The second calling of God is the one that fits between salvation and ‘public ministry’ and it’s the one which is relevant to each and every one of us. It’s the calling of God referred to in today’s verses. It is the outworking of the calling of God to salvation, and it’s the foundation of any ministry – as formalised and recognised by the church – and which infuses and determines our lives and our service. It’s also the one we most overlook because we’re searching for ministry rather than service. It is the calling to reflect Christ. It is the calling that relates specifically to Christ’s great commission.
Acts 1:8 says, But you shall receive power when the Holy Spirit has come upon you; and you shall be witnesses to Me in Jerusalem, and in all Judea and Samaria, and to the end of the earth. This is the true calling of God to every follower of Jesus – to reflect Jesus, to be a living witness to Jesus, to reveal Jesus in all we say and do. We are to make disciples, to teach others and share what we learn at the feet of Christ. It doesn’t matter if know only a little. There is always someone who knows less the us, always someone searching, in need, or who is ready.
To fulfill this calling of God upon our lives, we need to live the reality of our salvation – to fully identify with Jesus. Zeal for God cannot guarantee our success. It helps, sure, but it is only obedience that brings real and lasting success. It’s easy to look at high profile figures and want what appears to be a great blessing of God on their lives. But we need to remember that so many of these don’t last, and so many of them add to the weight of hypocrisy and wrong teaching that is taking over the church. It is the ‘ordinary people’ whose hearts are fixed on God who will make the true difference as our world spirals toward destruction. It is the humble ‘light and salt’ that will be the true reflection of Christ. The second calling of God is the one that will carry the greatest significance in an age where God and His Word are publically ridiculed, and where even His church sees fit to disregard His holiness and principles.
If you’re searching for the calling of God on your life – your purpose in Him, for which He created you – start with this second calling. Begin to seek Him not for a vision but for spiritual understanding. Make time to sit at His feet and learn from Him. Humble yourself and allow Him to show you what needs to go, and relinquish it freely. Let Him transform you into His image, and make the decision today to live Jesus in all you do. God won’t measure us by whether we run massive crusades and bring thousands to Christ, or whether we reach a single person in our family or office. He measures us by the condition of our hearts and whether we are obedienct to the calling of God to glorify Jesus and reveal Him in all we say and do.

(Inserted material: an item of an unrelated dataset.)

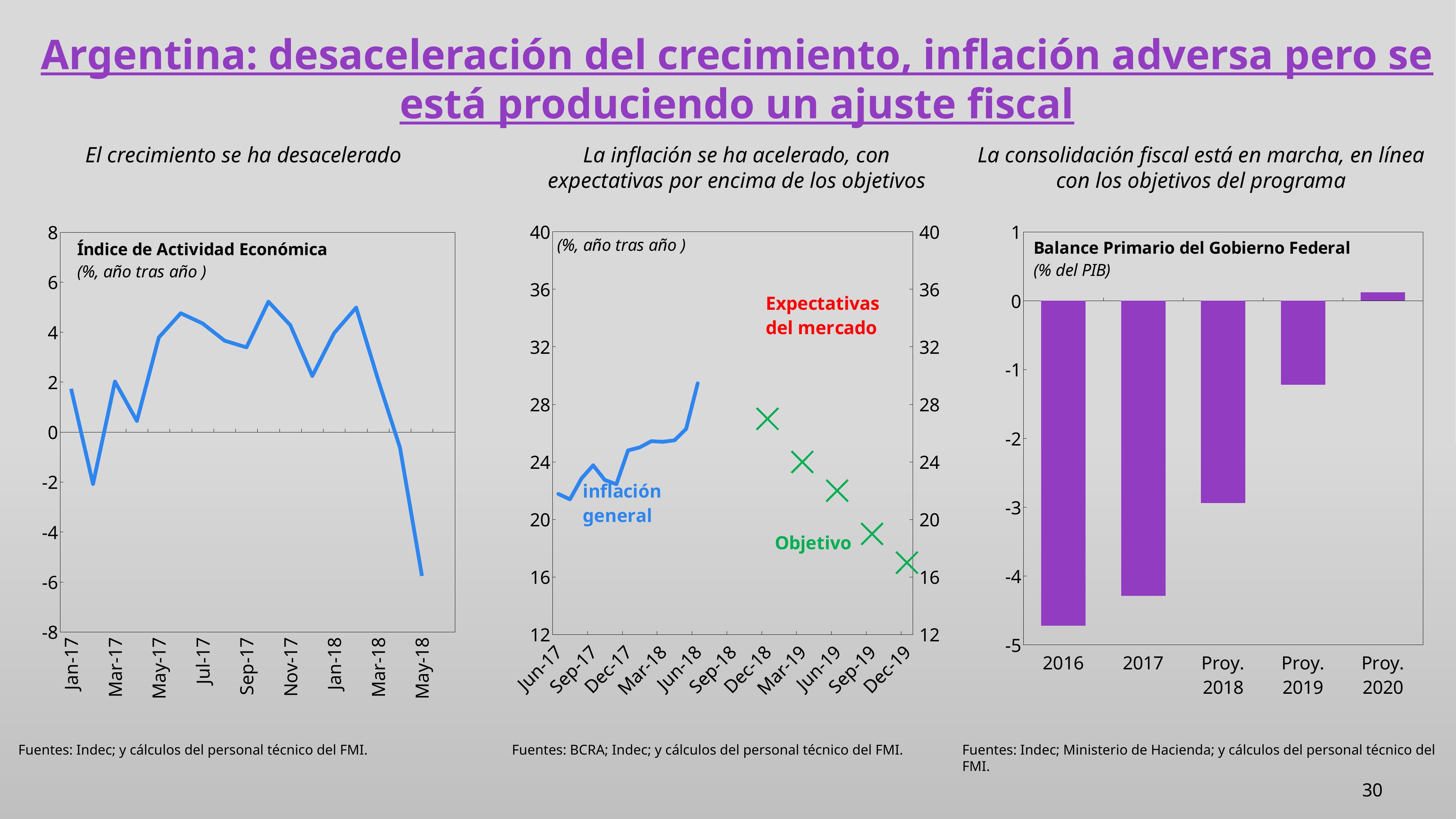
In the middle inflation chart, do the 'Objetivo' markers rise or fall from Dec-18 to Dec-19? fall In the 'Balance Primario del Gobierno Federal' chart, which category has the lowest value? 2016 In the 'Balance Primario del Gobierno Federal' chart, is the value for Proy. 2019 greater or less than -2? greater In the 'Índice de Actividad Económica' chart, is the value for May-18 greater or less than -4? less What kind of chart is the 'Balance Primario del Gobierno Federal' chart on the right? bar chart In the 'Balance Primario del Gobierno Federal' chart, do the values rise or fall from 2016 to Proy. 2020? rise In the 'Balance Primario del Gobierno Federal' chart, how many bars are plotted? 5 In the middle inflation chart, is the 'inflación general' value for Jun-18 greater or less than 28? greater What kind of chart is the 'Índice de Actividad Económica' chart on the left? line chart In the 'Balance Primario del Gobierno Federal' chart, which category has the highest value? Proy. 2020 In the 'Índice de Actividad Económica' chart, which month has the lowest value? May-18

There is no higher calling of God than to lift Jesus higher. My particular ‘calling’ may be to reflect Jesus to one person and be a part of their journey to salvation. I may never even know it, may simply be a link in the process. That is irrelevant. What’s important is that I live the calling of God today, in this moment, by living Jesus. God Himself will take care of the rest.
Father God, forgive us if our pride has turned our hearts to seeking Your validation in ‘big’ things instead of living faithfully in the small. Help us to live in the truth that our real purpose is to reveal Jesus, and to continue in the sure and certain faith that, when we surrender our lives and self to You, You will lead us into our purpose, whatever that may be.